Aku bertanya, tetapi tidak ada respons dari Shiina. Tidak lama, dia menatap wajahku lagi dan mengeluh. Hei.
"Kalau kita memang ingin melakukan ini, mari kita lakukan dengan cepat. Aku harus makan malam di rumahku dan waktuku ini terbatas."
"...Aku mengerti. Aku akan mengganti pakaianku."
Setelah mengatakan itu, dia bangkit dan berjalan ke kamarnya. Begitulah, aku rasa dia sedikit tidak enak mengenakan sebuah seragam di rumah.
"Senpai~?"
"Hmm, ada apa?"
Aku berbalik arah dan menatap Shiina, yang mengintip keluar dari pintu kamarnya.
"Kamu tidak boleh mengintipku, kamu tahu."
"Aku tidak akan mengintipmu. Cepat ganti pakaian sana."
"Iya♪."
Aku memalingkan wajahku menjauh dari Shiina, yang menjawabku dengan cara yang imut dan dan menarik wajahnya ke belakang, sambil berteriak marah.
Kepala Shiina menonjol dari pintu, bahunya tidak tersembunyi, dan tali behanya terlihat.
Cewek ini benar-benar tanpa pertahanan.
Tidak lama berselang, Shiina kembali kemari, telah berganti dengan pakaian yang santai.
Dia mengenakan jaket bertudung (Hoodie) dan celana pendek, setelan yang sangat longgar. Dia juga memakai kacamata merah muda.
"Shiina, kamu mengenakan lensa kontak?"
"Iya, aku lelah memakainya setiap saat, jadi aku memakai kacamata saja kalau aku sedang di rumah, apa itu aneh...?"

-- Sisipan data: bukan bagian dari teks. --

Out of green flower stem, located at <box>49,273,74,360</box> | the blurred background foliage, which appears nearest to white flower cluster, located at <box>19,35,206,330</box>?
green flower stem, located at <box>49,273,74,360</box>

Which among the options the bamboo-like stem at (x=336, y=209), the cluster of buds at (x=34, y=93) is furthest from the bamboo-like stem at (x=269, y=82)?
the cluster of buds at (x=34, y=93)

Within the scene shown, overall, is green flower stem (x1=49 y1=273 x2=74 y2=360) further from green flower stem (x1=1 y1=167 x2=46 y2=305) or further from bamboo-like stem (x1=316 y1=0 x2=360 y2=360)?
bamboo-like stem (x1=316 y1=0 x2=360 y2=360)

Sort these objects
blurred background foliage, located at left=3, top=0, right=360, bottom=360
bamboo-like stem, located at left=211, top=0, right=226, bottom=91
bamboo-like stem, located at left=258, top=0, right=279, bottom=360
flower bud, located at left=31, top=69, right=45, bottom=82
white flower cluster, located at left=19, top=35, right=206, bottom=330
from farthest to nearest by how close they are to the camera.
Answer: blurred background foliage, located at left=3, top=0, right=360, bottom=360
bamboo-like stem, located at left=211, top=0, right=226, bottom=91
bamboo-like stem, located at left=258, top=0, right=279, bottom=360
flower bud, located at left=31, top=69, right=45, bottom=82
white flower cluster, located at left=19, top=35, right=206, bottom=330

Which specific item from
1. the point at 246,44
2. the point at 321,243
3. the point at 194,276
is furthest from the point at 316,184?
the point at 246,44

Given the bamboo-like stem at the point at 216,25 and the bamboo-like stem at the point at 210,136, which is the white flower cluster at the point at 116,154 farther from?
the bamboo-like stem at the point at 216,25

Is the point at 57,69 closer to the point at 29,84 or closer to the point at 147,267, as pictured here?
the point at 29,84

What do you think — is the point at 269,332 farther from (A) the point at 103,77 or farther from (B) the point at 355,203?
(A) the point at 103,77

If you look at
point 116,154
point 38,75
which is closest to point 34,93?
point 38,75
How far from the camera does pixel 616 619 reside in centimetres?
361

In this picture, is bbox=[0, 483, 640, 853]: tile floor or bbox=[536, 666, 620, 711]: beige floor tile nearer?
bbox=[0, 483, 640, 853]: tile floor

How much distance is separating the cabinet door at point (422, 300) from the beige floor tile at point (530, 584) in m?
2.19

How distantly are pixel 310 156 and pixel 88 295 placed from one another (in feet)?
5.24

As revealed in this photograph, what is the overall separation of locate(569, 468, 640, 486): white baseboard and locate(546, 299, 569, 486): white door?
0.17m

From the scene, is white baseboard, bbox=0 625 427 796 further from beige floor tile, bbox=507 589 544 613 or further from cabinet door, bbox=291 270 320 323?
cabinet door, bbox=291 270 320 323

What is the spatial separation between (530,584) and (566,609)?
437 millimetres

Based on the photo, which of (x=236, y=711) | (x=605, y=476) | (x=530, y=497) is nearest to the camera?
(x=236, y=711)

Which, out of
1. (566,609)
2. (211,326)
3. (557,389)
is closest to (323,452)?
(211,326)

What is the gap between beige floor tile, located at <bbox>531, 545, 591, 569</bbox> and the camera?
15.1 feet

"Tidak kok, itu tampak cocok buatmu."
"Be-Benarkah? Ehehe, terima kasih banyak."
Shiina berterima kasih padaku dengan malu-malu, sambil memegang kacamatanya.
"Oke, mari kita mulai."
"Iya."
Shiina membalas dengan semangat dan mengeluarkan buku paketnya dan buku catatannya.
Kemudian dia duduk di sebelahku di belakang meja...
"...Shiina?"
"Ada apa? Senpai."
"Tidak ada kok. Tetapi bukankah ini terlalu dekat?"
"Benarkah? Ini biasa saja kok, biasa saja ♪. Lagipula, aku tidak bisa bertanya pada Senpai kecuali kalau aku melakukan ini."
"Begitu, iya itu benar..."
Jarak di antara aku dan Shiina ini hampir nol sentimeter.
Bahu dan siku kami saling bersentuhan satu sama lain, dan aku merasa resah.
"Sulit untuk mengajar kalau kamu sedekat itu denganku."
"Sayang sekali~ aku tidak bisa belajar kecuali kalau aku seperti ini."
"Kalau begitu bagaimana caramu bisa belajar sejauh ini...?"
Shiina tidak menjawab pertanyaanku dan malah semakin menempelkan tubuhnya dengan tubuhku.
Cih. Mengapa tubuh anak cewek sangat lembut seperti ini? Aku merasa sangat gugup.
"Ayolah, Senpai. Mari kita belajar!"
"...Iya."
Pada akhirnya, aku harus mengajarkannya les dengan perasaan dan hati yang gelisah ini.